▶ **Cosa fare**
a – Nell'articolo sui volontari Anmic, che cosa chiede l'appello dell'associazione?
b – Trascrivi dall'articolo sui volontari Anmic il brano che inizia con «I volontari dell’associazione» e finisce con «cerchiamo nuovi volontari.».

▶ **Brano**
►

Cronaca / Bergamo Città
Domenica 27 Gennaio 2019
Accompagnare il dolore con il sorriso
«Perché il malato non si senta mai solo»
I volontari dell’associazione Anmic sono gli angeli al volante delle persone che hanno difficoltà a spostarsi da casa. L’appello: cerchiamo nuovi volontari.
Vito la guarda prima negli occhi, annebbiati dalla malattia, e con un movimento lento le sistema la sciarpa al collo. Fa freddo, e quell’impercettibile gesto non passa inosservato alla figlia della donna, che accompagna la mamma malata, che è stanca e oppressa dal peso della fatica, delle responsabilità. Poi c’è tutta la procedura della sedia a rotelle, la fatica di muovere un malato immobile, che non collabora. Ma Vito parla alla donna, inizia a raccontare pezzi della sua vita, di quando diventerà nonno, del suo lavoro in banca, della pensione.

◄

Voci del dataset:
►

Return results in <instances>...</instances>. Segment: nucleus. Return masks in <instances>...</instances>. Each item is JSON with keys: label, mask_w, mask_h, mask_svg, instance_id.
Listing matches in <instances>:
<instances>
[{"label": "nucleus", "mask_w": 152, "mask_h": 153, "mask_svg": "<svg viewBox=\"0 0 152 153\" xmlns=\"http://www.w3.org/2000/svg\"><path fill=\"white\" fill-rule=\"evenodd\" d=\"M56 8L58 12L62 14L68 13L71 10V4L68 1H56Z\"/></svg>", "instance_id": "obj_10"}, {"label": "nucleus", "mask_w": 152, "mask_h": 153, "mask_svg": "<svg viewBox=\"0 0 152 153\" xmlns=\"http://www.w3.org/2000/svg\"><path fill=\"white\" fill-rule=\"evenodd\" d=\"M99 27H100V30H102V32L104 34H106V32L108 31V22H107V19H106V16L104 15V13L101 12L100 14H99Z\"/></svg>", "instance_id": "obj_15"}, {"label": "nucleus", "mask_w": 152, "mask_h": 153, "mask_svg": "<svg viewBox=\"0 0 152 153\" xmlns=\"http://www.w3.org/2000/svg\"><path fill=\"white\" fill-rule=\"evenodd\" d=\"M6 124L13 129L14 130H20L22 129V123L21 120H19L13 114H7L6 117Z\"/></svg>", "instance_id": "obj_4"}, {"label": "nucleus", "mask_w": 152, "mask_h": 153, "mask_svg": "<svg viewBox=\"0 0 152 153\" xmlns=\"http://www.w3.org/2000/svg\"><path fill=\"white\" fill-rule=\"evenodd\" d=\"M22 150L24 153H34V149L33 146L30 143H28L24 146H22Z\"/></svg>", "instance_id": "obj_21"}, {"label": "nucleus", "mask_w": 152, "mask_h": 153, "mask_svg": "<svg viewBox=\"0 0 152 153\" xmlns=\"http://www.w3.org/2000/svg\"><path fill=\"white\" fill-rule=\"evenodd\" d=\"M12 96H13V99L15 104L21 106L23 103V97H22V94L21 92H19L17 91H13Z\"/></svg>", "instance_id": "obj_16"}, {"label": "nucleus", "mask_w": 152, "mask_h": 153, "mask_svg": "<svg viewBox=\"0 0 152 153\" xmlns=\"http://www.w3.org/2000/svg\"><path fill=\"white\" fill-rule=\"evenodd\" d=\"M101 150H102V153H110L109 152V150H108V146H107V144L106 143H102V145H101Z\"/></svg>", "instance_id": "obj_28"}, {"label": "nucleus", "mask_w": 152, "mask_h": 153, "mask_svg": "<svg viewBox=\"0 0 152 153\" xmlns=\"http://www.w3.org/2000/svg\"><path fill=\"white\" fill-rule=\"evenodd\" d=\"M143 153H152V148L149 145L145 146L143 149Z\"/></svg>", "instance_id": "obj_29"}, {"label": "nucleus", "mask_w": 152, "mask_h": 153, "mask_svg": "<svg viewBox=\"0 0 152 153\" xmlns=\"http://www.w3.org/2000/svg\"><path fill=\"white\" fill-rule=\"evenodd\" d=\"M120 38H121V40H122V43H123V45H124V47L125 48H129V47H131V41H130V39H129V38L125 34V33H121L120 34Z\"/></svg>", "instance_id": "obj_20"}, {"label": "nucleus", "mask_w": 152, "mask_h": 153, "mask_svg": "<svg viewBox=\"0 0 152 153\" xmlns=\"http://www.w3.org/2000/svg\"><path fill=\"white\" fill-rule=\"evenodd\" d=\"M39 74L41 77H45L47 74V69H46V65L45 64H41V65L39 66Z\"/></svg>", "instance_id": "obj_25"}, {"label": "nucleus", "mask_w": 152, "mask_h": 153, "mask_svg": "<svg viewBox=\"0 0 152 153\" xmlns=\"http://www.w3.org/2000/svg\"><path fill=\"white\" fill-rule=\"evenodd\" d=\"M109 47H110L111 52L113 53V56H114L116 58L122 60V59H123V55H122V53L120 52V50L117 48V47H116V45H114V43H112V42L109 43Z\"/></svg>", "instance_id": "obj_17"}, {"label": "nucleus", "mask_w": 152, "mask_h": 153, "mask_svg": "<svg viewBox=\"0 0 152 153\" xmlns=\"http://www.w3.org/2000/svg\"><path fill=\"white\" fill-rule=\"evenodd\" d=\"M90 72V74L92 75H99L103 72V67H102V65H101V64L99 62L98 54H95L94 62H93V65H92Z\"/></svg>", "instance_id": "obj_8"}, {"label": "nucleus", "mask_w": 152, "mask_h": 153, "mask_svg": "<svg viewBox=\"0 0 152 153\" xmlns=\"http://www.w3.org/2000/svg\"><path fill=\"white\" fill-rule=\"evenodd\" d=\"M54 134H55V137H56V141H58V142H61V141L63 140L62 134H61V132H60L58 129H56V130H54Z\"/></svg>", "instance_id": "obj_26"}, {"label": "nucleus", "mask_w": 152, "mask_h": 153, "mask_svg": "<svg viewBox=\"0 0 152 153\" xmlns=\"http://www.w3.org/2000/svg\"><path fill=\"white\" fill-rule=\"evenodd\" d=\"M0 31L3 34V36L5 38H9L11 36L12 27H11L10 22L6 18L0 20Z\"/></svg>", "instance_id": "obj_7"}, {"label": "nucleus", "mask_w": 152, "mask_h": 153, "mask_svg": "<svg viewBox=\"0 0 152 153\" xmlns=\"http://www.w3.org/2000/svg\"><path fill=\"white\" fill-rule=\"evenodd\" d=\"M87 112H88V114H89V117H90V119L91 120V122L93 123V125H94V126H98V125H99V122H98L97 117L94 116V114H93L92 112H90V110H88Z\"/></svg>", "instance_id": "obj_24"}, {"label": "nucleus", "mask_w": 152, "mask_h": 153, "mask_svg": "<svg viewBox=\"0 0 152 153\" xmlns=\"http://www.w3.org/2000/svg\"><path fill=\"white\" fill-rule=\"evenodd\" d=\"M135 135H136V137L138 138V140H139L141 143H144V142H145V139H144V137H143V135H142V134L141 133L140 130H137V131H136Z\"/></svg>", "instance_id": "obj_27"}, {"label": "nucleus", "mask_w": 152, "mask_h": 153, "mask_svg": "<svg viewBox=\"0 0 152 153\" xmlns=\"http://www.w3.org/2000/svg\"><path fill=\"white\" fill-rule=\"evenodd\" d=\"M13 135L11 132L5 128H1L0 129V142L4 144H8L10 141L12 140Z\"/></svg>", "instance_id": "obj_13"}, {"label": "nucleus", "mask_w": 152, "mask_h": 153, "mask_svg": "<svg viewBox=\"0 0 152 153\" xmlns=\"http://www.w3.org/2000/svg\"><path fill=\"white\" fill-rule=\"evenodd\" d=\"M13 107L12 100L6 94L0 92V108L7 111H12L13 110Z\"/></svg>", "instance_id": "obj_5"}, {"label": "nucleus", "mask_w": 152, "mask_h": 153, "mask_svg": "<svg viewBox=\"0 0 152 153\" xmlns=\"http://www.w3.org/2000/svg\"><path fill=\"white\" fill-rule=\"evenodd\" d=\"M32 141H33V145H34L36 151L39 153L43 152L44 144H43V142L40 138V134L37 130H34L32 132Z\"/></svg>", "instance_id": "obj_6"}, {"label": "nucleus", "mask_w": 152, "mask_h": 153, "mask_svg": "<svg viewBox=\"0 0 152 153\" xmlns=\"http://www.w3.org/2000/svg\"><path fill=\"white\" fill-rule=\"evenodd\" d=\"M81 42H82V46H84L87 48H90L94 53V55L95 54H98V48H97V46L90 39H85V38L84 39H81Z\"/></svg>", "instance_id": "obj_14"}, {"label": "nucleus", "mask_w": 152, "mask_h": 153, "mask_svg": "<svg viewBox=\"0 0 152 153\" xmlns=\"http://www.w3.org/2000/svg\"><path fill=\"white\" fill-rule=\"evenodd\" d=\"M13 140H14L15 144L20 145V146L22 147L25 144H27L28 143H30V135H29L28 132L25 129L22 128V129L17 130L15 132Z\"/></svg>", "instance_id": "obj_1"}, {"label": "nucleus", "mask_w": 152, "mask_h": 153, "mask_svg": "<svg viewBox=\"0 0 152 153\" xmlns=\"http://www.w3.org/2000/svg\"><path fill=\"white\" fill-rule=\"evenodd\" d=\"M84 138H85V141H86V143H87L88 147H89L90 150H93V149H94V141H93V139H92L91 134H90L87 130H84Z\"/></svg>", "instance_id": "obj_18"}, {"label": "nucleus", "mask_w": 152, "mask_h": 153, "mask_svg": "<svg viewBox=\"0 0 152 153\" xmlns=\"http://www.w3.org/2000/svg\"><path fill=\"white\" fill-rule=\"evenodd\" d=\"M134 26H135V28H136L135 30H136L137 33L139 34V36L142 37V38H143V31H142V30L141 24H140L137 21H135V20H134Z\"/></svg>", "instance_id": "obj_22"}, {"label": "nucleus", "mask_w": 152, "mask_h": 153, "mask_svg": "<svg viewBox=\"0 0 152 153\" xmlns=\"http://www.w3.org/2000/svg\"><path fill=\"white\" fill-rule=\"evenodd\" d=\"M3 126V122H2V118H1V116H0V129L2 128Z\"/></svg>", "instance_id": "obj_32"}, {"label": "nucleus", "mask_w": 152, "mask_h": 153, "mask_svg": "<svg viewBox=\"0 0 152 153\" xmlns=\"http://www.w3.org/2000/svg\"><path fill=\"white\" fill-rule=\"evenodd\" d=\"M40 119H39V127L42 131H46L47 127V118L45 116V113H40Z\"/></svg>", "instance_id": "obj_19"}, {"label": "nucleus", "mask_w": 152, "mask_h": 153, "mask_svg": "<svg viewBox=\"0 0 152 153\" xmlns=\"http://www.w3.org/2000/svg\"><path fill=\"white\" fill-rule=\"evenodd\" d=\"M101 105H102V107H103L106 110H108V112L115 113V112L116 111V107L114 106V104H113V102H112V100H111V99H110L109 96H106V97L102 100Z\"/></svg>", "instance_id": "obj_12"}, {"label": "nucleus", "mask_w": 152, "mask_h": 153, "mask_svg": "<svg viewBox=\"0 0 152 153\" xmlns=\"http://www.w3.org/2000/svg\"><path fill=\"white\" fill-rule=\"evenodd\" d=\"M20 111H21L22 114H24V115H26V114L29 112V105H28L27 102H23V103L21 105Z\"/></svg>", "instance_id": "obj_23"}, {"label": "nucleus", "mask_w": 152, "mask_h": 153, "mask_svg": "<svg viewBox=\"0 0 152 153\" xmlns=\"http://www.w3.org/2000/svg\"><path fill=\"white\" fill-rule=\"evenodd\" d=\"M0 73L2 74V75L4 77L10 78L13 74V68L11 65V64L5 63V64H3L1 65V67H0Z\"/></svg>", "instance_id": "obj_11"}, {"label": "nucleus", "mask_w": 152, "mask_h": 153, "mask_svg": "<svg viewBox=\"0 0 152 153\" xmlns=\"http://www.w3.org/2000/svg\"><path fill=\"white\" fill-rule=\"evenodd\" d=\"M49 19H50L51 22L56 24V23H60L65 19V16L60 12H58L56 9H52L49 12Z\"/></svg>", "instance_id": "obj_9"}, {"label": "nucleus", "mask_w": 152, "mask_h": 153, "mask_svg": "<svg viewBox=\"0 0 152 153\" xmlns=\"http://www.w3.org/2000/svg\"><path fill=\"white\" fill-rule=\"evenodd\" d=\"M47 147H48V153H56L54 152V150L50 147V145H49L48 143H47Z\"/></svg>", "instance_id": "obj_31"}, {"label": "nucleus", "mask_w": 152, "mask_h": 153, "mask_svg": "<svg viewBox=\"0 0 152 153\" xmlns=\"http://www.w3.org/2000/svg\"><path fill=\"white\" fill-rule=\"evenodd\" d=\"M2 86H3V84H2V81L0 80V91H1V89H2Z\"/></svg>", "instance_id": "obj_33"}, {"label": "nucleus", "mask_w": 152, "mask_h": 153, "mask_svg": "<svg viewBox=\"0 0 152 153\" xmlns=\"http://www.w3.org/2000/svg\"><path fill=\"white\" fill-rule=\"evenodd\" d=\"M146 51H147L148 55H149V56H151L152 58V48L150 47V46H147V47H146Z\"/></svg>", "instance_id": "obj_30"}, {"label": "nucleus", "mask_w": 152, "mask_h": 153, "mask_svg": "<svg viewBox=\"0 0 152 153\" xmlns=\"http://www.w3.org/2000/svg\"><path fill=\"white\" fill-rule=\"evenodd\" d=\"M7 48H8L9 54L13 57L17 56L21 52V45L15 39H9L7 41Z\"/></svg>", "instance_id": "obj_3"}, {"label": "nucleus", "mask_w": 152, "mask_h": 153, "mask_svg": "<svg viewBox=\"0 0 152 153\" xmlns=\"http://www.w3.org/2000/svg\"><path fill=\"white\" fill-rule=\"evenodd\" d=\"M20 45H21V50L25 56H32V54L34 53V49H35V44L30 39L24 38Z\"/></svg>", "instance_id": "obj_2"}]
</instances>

◄

▶ **Risposte per compito**
a – Nuovi volontari.

b –
I volontari dell’associazione Anmic sono gli angeli al volante delle persone che hanno difficoltà a spostarsi da casa. L’appello: cerchiamo nuovi volontari.